Current Generation Hardware Speculation with a Technical Spin [post GDC 2020] [XBSX, PS5]

Status
Not open for further replies.
For example when GPU's in high load, CPU is not, and vice versa.
Assume that the power shift happens with a frequency of ~1000Hz, for example.
That only means that the system is working at it max (in this case, fixed) power (as in volts/amps) and not that the CPU and GPU are both under max load at max frequency.

I think you may be missing part of the formula there. CPU and GPU clocks could both be maxed at times when both aren't also at high load.
That could be true, but everything Cerny has said points to frequency being determined by load. I suppose clocks could be maxed when there is no load, but what difference would that make if, when you start using the system they drop in frequency. On a related note, I can turn invisible when no one is looking. Unfortunately every time someone looks in my direction, I turn visible again and they see me.
 
I don't think it's going to be as simple as shifting CPU and GPU load. The impression I got from Cerny if you listen carefully was that it just another tool to afford the GPU more power. But in general, the CPU is relatively low powered vs the GPU and it has to function in some capacity, so SmartShift in and of itself probably not enough. I'd expect additional GPU downclocking necessary, even if shifting some CPU power in high-load scenarios.

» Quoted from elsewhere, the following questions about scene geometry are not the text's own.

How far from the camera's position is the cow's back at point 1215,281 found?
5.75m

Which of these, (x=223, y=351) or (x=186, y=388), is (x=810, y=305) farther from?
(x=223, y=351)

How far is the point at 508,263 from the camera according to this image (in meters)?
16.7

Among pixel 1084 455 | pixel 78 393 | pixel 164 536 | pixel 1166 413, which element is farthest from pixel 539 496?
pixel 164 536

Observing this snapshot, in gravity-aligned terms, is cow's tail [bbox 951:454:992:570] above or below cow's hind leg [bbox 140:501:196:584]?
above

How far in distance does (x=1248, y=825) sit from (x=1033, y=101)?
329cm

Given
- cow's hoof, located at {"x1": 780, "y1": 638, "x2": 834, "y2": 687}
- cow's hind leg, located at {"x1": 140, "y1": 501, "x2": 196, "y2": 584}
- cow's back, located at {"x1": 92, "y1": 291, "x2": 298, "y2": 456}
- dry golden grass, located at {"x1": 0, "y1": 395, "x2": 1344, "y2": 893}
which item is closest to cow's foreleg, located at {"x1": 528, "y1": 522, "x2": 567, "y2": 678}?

Not sure where techpowerup gets their info but everything looks pretty accurate and they list the PS5 GPU base clock at 1750MHz and game clock at 1900MHz. https://www.techpowerup.com/gpu-specs/playstation-5-gpu.c3480
My guess, and we'll see when the dev docs are available, is that the scheduler is constrained in some way at higher clocks if Dictator is right with his reporting that there are power profiles the developer chooses from.
Techpowerup is very unreliable. I wouldnt look into this until we get some devs closer to release who will give more info regarding this
 
80 ROPs for XBSX? They are smoking a pretty good shit.

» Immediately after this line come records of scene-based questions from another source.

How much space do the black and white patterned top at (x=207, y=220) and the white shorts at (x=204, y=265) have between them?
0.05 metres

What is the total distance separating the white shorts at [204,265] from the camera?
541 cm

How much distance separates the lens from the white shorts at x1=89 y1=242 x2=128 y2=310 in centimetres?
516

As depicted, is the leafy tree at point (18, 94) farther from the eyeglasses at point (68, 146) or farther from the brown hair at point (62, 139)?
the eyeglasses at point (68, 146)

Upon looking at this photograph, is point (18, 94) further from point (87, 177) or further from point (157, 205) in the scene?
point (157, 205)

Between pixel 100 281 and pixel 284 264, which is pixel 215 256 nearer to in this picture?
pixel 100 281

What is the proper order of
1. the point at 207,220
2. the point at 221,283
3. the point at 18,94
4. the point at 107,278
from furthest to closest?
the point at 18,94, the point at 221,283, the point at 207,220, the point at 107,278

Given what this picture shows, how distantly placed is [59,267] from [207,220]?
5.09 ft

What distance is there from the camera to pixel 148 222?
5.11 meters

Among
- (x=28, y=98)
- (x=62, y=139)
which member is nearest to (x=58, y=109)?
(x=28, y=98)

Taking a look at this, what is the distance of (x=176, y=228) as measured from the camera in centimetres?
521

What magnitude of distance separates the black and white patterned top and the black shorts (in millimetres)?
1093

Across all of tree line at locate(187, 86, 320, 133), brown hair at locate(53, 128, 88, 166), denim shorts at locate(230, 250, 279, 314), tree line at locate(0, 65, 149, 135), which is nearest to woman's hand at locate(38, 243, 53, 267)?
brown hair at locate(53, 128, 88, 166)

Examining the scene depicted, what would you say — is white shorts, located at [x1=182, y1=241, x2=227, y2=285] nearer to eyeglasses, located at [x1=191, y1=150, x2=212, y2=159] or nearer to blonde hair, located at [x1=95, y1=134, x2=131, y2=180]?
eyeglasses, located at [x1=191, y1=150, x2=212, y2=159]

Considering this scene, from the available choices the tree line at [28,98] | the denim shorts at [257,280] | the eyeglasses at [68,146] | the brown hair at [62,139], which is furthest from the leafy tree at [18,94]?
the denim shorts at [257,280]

I guess we'll see, there is good evidence based on the latest die shot from MS that there are 5 asymmetrical shader arrays to match up with the 320-bit memory bus. 3 arrays, each with 10 CU's and 2 arrays, each with 8 CU's. 4 total disabled for yields.
 
I guess we'll see, there is good evidence based on the latest die shot from MS that there are 5 asymmetrical shader arrays to match up with the 320-bit memory bus. 3 arrays, each with 10 CU's and 2 arrays, each with 8 CU's. 4 total disabled for yields.

Asymmetrical chip design?
We know that L2 and MCs are independent, and shared. But 56 CUs leaves no chance for anything other than 4 SEs.
But it's off-topic, though.
 
Asymmetrical chip design?
We know that L2 and MCs are independent, and shared. But 56 CUs leaves no chance for anything other than 4 SEs.
But it's off-topic, though.

L2 is tied to each 64-bit channel. 320-bit interface requires 5 x 64-bit channels. There is no requirement for having a power of 2 number of shader arrays. Each array would contain 16 ROPs and there are 5 arrays. Just an unequal number of CU's in them, 3 have 10, 2 have 8. Look at the die shot. I don't know how that leaves no chance.
 
L2 is tied to each 64-bit channel. 320-bit interface requires 5 x 64-bit channels. There is no requirement for having a power of 2 number of shader arrays. Each array would contain 16 ROPs and there are 5 arrays. Just an unequal number of CU's in them, 3 have 10, 2 have 8. Look at the die shot. I don't know how that leaves no chance.
No they're not tied. AMD's GPU L2 connects to Infinity Fabric, not memory controllers.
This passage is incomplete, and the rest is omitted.